ICL surgery resolves this by leaving the cornea entirely untouched. A thin phakic intraocular lens is placed behind the iris in front of the natural crystalline lens, correcting the refractive error without any interaction with the corneal stroma. Modern ICL designs with central ports allow natural aqueous flow and have demonstrated excellent safety and visual outcomes in patients with moderate-to-very-high myopia.²
At Blue Fin Vision®, ICL is the standard recommendation for patients with myopia beyond approximately −10.00 dioptres, and is often preferred from −8.00 upwards where corneal anatomy shows any borderline features. The visual quality achieved with ICL in very high myopes is consistently excellent, frequently superior to what these patients experienced with their optical correction before surgery.³
Anterior chamber depth assessment is the key anatomical prerequisite for ICL eligibility. Where chamber depth is insufficient, lens replacement becomes the alternative pathway.
References
- Roberts CJ, Dupps WJ Jr. Biomechanics of corneal ectasia and biomechanical treatments. J Cataract Refract Surg. 2014;40(6):991–1003.
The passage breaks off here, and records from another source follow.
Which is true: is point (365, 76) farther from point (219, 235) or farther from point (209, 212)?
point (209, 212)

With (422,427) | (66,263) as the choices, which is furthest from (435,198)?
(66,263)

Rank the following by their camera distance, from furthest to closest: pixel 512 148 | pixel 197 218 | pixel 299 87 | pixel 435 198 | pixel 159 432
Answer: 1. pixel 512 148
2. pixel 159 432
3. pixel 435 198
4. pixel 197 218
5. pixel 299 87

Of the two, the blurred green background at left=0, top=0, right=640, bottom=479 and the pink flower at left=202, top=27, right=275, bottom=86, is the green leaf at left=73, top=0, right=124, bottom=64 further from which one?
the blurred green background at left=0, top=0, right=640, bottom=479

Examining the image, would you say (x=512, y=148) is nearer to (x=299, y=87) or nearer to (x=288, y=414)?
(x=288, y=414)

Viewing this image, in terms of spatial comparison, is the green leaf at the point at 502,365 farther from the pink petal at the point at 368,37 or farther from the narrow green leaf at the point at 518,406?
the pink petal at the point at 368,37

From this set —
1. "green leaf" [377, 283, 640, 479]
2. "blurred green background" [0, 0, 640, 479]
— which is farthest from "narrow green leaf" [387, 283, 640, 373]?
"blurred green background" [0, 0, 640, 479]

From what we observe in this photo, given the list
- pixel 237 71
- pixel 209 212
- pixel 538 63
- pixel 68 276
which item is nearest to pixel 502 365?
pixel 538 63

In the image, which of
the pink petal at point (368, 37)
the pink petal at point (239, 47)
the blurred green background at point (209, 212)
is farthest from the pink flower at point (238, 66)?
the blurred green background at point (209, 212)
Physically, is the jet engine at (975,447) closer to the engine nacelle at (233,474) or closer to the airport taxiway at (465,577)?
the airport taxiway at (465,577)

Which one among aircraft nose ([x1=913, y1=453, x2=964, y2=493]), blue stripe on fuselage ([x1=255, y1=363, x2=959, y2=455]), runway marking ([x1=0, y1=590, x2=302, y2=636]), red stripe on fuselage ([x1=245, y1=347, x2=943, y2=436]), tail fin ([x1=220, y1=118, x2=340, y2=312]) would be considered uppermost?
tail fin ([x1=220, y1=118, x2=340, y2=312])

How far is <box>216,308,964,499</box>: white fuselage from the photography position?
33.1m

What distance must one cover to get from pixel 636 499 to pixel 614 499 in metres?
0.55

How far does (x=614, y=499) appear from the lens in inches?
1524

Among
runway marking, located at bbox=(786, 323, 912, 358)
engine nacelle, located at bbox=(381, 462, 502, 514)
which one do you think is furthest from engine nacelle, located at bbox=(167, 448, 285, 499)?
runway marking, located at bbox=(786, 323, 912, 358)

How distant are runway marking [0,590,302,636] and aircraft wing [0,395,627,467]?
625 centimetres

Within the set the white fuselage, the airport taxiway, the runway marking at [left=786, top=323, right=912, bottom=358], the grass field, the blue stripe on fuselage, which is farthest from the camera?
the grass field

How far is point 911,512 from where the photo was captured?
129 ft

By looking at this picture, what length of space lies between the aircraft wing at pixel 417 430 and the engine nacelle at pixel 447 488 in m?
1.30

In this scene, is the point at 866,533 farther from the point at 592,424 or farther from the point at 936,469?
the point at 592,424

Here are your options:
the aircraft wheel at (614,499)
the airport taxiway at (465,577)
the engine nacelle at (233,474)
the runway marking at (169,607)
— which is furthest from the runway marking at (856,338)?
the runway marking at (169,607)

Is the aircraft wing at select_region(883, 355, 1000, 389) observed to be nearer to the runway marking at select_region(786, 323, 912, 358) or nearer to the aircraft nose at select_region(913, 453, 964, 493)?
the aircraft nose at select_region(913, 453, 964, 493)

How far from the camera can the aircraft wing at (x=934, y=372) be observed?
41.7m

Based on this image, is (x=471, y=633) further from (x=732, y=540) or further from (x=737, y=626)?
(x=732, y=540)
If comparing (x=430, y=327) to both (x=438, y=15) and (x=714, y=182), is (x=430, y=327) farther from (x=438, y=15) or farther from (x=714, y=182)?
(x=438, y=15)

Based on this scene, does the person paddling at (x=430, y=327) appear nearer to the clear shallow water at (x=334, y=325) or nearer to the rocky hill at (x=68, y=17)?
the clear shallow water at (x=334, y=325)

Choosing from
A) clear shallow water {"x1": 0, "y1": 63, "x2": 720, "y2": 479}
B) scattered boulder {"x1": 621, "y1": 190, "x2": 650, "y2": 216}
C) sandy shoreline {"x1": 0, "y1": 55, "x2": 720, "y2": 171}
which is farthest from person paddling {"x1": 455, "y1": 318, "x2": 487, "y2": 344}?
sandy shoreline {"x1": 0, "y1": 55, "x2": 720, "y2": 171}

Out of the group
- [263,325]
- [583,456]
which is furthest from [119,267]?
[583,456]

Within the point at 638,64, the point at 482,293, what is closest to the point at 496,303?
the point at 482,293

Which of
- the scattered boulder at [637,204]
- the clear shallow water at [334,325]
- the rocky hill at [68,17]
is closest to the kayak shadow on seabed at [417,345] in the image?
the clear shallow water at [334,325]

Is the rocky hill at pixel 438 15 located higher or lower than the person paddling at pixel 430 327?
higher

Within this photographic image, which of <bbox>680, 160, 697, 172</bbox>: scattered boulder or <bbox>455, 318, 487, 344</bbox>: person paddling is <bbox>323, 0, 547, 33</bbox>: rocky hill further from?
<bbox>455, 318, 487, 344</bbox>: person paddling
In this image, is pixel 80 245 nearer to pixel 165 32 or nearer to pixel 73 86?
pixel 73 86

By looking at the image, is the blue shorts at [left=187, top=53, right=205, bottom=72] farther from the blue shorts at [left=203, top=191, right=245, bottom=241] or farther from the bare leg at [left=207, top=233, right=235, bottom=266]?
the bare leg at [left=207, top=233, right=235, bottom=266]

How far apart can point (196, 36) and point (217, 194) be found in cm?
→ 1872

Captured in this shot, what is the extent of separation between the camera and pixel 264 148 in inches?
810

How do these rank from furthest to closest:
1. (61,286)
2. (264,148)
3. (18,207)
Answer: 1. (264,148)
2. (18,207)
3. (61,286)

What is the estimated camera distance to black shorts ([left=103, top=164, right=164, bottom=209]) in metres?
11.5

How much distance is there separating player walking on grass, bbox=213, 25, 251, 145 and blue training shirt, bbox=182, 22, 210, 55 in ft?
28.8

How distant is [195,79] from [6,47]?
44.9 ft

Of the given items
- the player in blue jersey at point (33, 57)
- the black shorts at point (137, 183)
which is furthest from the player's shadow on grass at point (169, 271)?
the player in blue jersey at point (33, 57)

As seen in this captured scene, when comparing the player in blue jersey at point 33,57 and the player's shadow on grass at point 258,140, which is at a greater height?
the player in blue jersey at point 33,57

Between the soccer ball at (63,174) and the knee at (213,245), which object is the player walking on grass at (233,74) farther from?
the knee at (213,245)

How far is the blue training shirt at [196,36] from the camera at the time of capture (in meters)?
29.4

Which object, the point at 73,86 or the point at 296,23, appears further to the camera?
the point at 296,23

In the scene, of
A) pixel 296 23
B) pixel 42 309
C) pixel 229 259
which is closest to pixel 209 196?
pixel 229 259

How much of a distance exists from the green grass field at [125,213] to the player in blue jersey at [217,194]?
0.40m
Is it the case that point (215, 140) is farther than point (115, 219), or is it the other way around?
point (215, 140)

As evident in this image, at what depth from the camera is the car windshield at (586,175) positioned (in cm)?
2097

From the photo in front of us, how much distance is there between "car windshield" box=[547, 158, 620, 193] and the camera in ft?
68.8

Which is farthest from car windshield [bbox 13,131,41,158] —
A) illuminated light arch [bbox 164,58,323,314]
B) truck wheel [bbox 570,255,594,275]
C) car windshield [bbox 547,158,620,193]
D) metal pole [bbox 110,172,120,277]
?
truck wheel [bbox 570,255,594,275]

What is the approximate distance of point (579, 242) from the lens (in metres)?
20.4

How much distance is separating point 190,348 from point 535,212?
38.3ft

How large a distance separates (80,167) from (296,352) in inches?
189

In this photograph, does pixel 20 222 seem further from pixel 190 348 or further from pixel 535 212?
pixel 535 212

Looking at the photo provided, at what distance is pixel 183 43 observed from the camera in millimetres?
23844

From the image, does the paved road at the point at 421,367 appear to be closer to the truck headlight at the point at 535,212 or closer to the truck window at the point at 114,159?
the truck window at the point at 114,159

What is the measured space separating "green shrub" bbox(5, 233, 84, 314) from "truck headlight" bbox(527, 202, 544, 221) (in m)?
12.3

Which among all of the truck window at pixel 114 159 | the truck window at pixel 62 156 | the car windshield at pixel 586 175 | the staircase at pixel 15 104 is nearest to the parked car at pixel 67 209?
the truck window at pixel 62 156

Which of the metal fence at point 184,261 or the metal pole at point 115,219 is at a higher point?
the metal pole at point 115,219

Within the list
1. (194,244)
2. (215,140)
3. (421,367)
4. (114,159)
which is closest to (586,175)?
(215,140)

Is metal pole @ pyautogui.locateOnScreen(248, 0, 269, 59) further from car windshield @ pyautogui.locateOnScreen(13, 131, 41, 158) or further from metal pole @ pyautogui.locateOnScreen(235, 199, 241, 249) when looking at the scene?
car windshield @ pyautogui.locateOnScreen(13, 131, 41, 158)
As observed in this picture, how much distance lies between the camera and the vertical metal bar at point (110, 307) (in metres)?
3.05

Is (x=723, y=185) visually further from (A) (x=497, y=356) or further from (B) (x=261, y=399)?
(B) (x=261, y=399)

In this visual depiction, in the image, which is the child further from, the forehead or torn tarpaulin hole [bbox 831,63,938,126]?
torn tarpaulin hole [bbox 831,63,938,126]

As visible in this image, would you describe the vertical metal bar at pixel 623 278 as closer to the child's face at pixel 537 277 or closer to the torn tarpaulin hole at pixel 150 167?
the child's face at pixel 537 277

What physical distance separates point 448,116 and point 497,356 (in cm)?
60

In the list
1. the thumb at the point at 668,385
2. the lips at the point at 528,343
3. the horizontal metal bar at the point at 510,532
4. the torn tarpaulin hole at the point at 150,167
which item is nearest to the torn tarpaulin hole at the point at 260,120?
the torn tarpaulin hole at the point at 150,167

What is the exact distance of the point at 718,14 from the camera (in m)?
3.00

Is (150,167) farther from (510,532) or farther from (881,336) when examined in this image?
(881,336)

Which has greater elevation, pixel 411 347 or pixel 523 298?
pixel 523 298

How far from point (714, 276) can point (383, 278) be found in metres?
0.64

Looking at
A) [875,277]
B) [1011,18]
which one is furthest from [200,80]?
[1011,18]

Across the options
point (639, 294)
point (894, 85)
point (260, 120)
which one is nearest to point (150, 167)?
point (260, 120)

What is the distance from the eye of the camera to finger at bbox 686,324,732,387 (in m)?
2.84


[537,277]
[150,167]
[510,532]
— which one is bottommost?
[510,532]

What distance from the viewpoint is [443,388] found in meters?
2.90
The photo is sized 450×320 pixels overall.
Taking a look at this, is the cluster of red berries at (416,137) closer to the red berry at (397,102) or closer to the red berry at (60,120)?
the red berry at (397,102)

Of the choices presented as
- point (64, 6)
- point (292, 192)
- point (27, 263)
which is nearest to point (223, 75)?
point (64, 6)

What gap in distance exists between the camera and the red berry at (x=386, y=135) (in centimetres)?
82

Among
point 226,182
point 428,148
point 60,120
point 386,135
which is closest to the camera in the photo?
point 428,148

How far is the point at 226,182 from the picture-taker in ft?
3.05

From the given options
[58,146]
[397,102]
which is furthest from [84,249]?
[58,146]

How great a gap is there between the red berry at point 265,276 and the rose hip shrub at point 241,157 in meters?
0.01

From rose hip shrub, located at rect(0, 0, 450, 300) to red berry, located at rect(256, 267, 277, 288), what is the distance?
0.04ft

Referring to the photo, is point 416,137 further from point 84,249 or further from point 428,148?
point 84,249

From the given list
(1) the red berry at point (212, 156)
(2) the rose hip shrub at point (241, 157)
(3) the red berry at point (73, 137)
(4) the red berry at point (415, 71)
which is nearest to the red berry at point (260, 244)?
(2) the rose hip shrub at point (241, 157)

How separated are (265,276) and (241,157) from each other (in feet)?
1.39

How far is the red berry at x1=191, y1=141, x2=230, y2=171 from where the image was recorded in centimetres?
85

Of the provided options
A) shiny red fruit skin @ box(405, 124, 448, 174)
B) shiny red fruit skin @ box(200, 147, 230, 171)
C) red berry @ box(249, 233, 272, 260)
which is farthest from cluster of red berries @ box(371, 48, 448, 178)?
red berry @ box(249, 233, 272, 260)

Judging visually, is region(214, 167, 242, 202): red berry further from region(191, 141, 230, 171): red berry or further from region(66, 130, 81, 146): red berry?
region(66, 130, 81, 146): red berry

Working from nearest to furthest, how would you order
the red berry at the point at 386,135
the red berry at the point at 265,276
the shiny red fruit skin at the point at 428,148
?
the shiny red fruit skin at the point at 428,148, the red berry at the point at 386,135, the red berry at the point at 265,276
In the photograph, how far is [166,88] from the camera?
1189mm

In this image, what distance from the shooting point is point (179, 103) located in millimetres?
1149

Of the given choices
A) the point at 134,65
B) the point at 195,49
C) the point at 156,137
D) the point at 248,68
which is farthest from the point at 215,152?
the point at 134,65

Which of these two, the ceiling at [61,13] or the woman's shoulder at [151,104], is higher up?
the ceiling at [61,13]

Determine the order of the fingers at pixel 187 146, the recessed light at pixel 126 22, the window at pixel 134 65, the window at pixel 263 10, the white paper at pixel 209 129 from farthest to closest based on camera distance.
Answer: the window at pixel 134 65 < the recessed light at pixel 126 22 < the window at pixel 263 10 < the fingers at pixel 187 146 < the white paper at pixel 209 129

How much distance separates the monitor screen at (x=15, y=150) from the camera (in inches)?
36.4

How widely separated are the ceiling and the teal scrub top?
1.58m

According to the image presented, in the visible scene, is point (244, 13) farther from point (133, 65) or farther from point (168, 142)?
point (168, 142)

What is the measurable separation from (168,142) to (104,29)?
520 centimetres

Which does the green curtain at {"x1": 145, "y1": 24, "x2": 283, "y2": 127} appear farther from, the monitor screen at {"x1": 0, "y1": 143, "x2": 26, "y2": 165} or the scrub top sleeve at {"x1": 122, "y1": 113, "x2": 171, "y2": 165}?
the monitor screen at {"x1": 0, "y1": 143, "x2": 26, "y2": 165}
- Packer M. The Implantable Collamer Lens with a central port: review of the literature. Clin Ophthalmol. 2018;12:2427–2438.
- Shimizu K, Kamiya K, Igarashi A, Shiratani T. Long-term comparison of posterior chamber phakic intraocular lens with and without a central hole implantation for moderate to high myopia and myopic astigmatism. Medicine (Baltimore). 2016;95(14):e3270.